Confieso que nunca disponía de tiempo para quedarme; que siempre tenía-o inventaba- excusas para irme.
Es que el clima de la casa, esa casa en la que había vivido, me deprimía: la pintura del techo que colgaba en jirones, la moquette gastada hasta la trama, adornos de porcelana desconchados y mal pegados, libros en ruso que nadie volvería a leer y que juntaban polvo en esos estantes con fondo de espejo en el mueble del living; el living en sí, oscuro, ya que desde que mamá había perdido la vista, la luz no le era necesaria, lo que por un lado me hacía sentir incómodo, pero por el otro ayudaba a disimular las cosas que se paralizaron cuando mamá decidió que había empezado a morirse; el hecho de ver a mi mamá sentada todo el santo día en ese sillón, cada vez más ensimismada, más adormilada, cada vez más cerca de esa muerte que se había autopronosticado como inminente hacía unos veinte años, me producía tal desasosiego que lo único que quería era escaparme, desaparecer, rajar.
A veces la situación daba como para esgrimir razones más o menos reales:
-Bueno... tengo el auto en doble fila, así que te doy un besito y me voy rajando...
-Bueno, mamá... estuve trabajando todo el día... un beso, que me voy a dormir...
-Mamá... Mamá... no, no, no... déjela dormir, Rosa. Cuando se despierte, dígale que pasé a darle un beso...
-Bueno..., no, mamá... hace casi dos horas que empezamos a comer: me voy antes de que reviente. Chau, un beso...
Otras, inventaba excusas para no quedarme allí:
-Bueno... tengo el auto en doble fila, así que doy un besito y me voy rajando...
-Bueno, mamá... estuve trabajando todo el día...
Rajar. Escaparme.
Y para peor, que fuera como fuera la cosa, después de mi visita de segundos, minutos, hora, mi mamá siempre decía lo mismo:
-Quedate cinco minutos más...
Interminables cinco minutos más.
Mi madre fué enterrada en la parte nueva del cementerio de Tablada. Al año siguiente, tal como marca la tradición, encargué la lápida definitiva.
Era muy simple, de granito y tenía al pié dos pequeños vasos metálicos para flores.
A pesar de ser todavía agosto, ese domingo era primaveral. El sol brillaba de pleno en ese cielo extraordinariamente azul. Nada se movía.
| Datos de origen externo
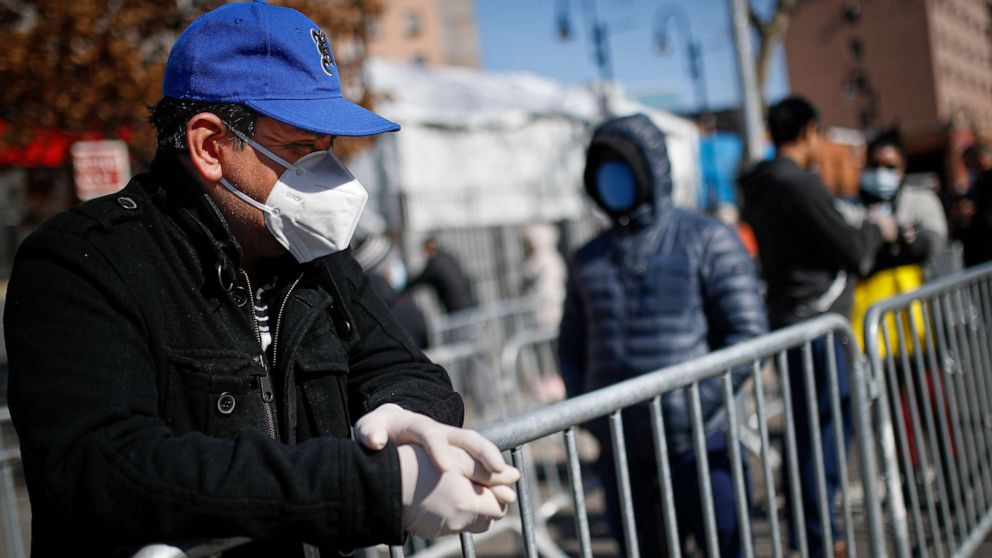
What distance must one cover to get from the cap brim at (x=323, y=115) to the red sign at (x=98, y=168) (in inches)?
224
La calma era total.
La tumba ya no estaba tan sola como un año atrás. Mi mujer sacó los vasos, calculó cuantas de la flores que habíamos comprado en la entrada cabrían en cada uno, se robó de una de las tumbas un frasco que aparentemente había sido de mayonesa, y con los tres recipientes, se fué a buscar agua a una canilla que estaba contra el muro, a unos cincuenta metros.
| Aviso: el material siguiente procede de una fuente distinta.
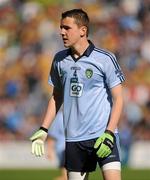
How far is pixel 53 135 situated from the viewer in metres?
10.5

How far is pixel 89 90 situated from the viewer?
682cm

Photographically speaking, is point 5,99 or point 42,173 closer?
point 42,173

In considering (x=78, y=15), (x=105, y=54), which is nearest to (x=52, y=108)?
(x=105, y=54)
La verdad es que la lápida era muy linda. Los vasos metálicos llenos de flores amarillas y el frasco de mayonesa rebosando fresias plantado cerca del nombre de mi mamá, le quedaban más que bien.
Habremos estado algunos segundos, quizás sesenta, parados frente a la tumba, cuando yo dije bueno...
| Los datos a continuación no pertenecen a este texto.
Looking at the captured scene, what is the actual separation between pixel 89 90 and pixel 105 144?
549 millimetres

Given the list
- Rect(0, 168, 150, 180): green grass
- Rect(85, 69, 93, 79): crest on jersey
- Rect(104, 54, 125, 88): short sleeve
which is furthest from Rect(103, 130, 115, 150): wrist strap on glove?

Y ahí, en ese exacto instante, no sé de donde salió una racha de viento tan fuerte, que no solo levantó polvo de alrededor de la tumba de mamá y desparramó las flores amarillas, sino que volcó el frasco de mayonesa.
Así que hasta que mi mujer fué de vuelta a buscar agua y que acomodó otra vez las fresias y que limpiamos y secamos la lápida, pasaron más o menos otros cinco minutos.